__Work required__. An exact transcription of all the records below is required, without any images.

[Dataset records]
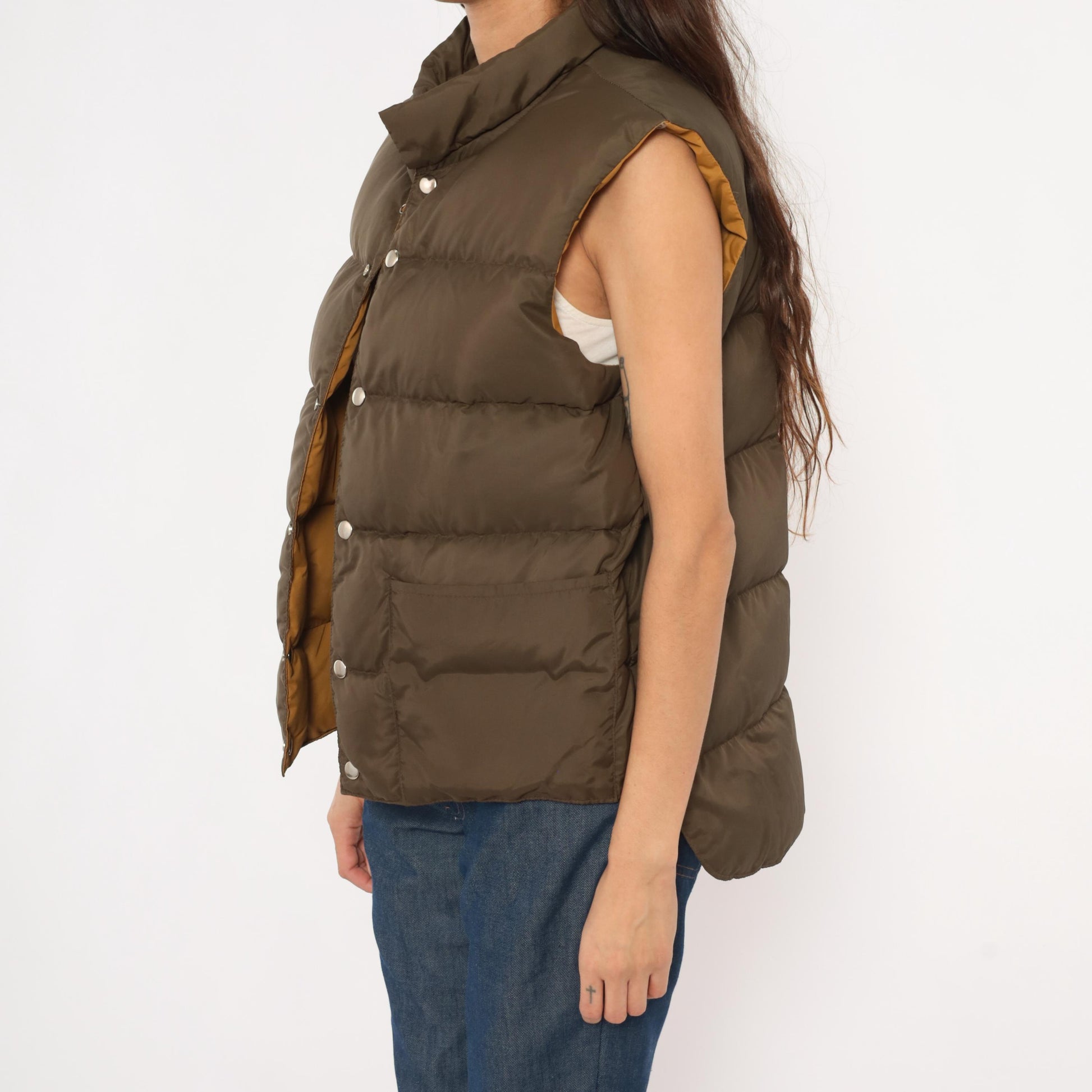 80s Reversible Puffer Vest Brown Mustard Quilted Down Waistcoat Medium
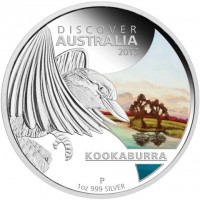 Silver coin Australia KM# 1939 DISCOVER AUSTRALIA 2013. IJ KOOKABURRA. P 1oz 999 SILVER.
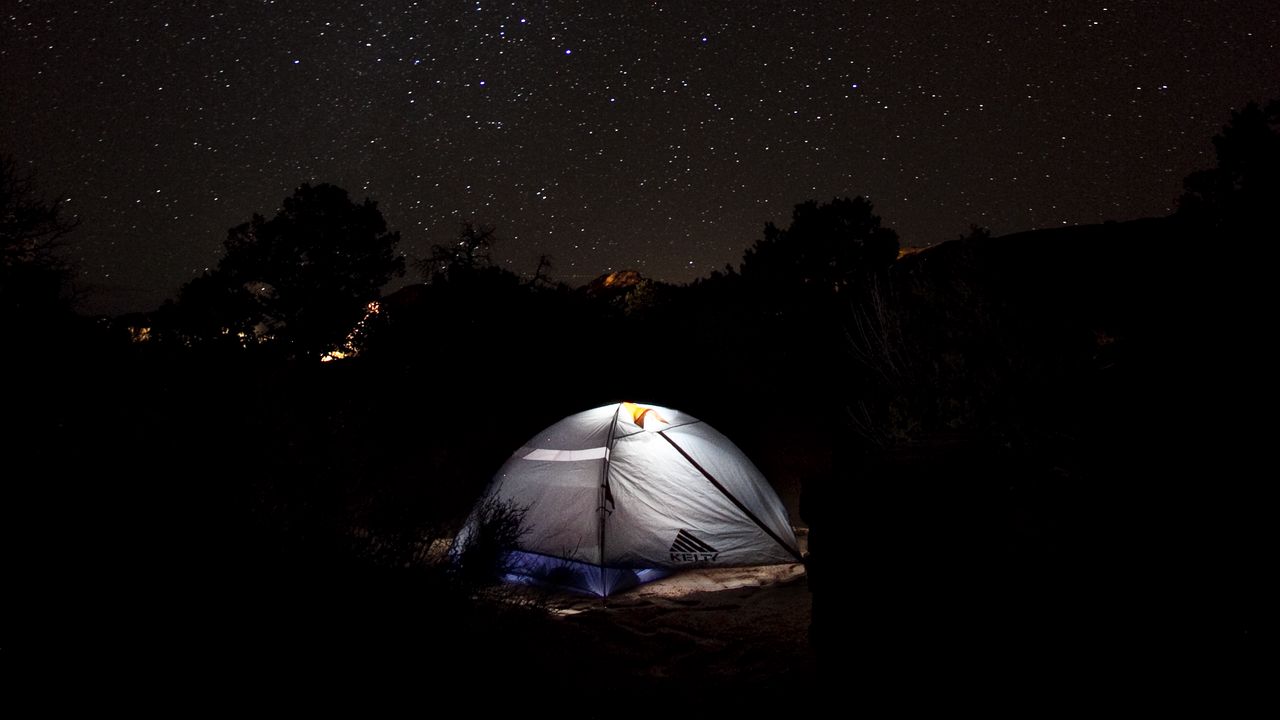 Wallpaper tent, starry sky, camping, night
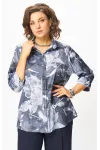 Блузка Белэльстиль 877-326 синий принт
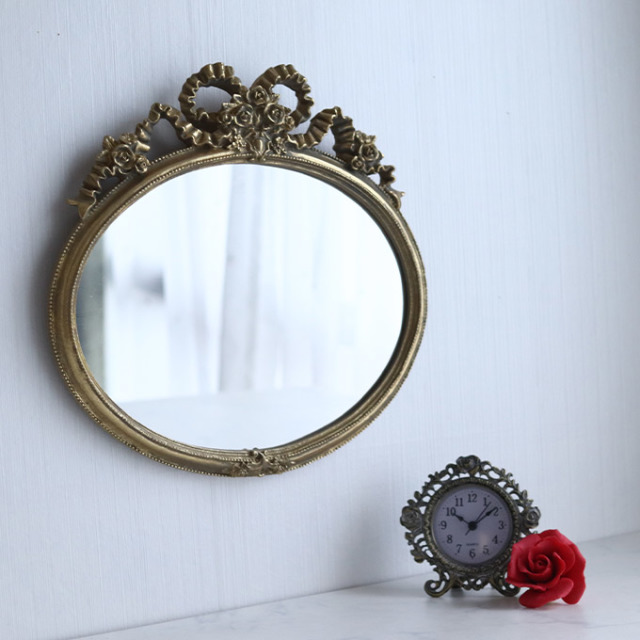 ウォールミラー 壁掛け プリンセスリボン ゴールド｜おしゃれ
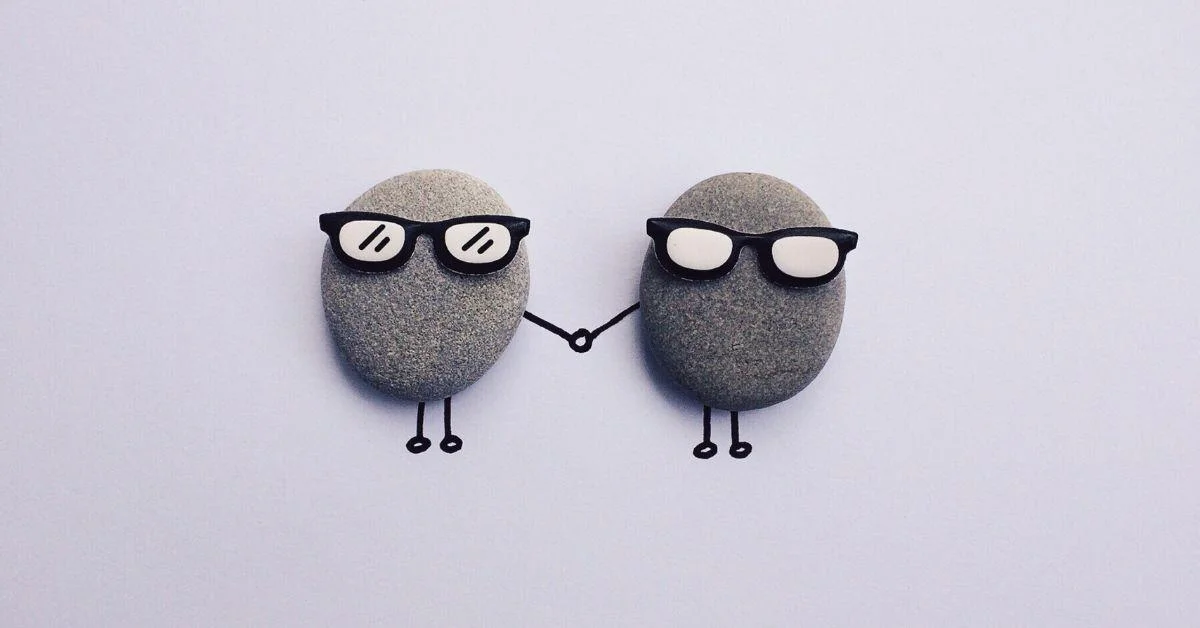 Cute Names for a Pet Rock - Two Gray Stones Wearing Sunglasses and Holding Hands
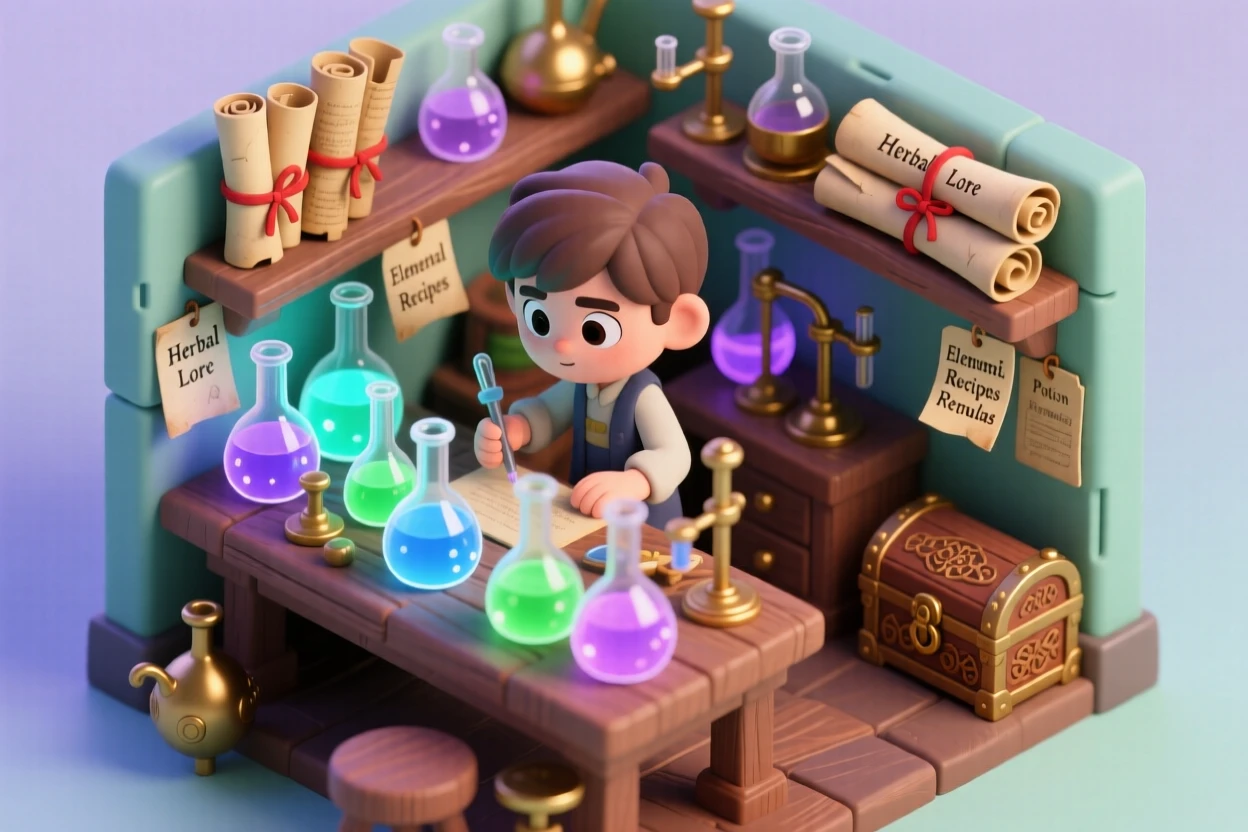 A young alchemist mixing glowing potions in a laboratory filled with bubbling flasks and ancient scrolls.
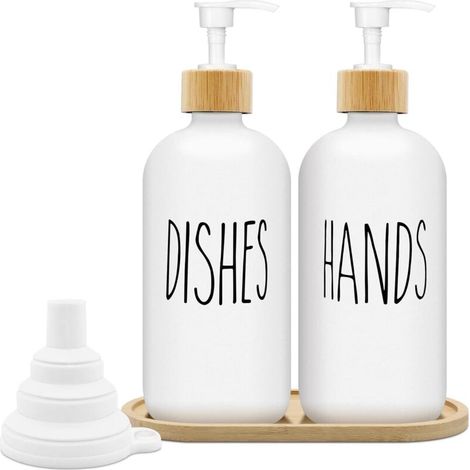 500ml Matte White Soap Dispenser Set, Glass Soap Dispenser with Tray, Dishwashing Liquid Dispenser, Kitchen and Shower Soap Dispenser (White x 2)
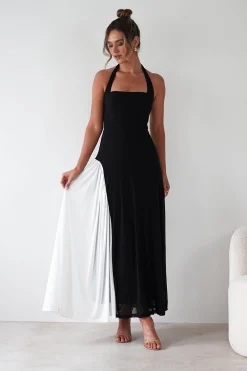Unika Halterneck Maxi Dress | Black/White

__Exercise answer__.
 80s Reversible Puffer Vest Brown Mustard Quilted Down Waistcoat Medium
 Silver coin Australia KM# 1939 DISCOVER AUSTRALIA 2013. IJ KOOKABURRA. P 1oz 999 SILVER.
 Wallpaper tent, starry sky, camping, night
 Блузка Белэльстиль 877-326 синий принт
 ウォールミラー 壁掛け プリンセスリボン ゴールド｜おしゃれ
 Cute Names for a Pet Rock - Two Gray Stones Wearing Sunglasses and Holding Hands
 A young alchemist mixing glowing potions in a laboratory filled with bubbling flasks and ancient scrolls.
 500ml Matte White Soap Dispenser Set, Glass Soap Dispenser with Tray, Dishwashing Liquid Dispenser, Kitchen and Shower Soap Dispenser (White x 2)
Unika Halterneck Maxi Dress | Black/White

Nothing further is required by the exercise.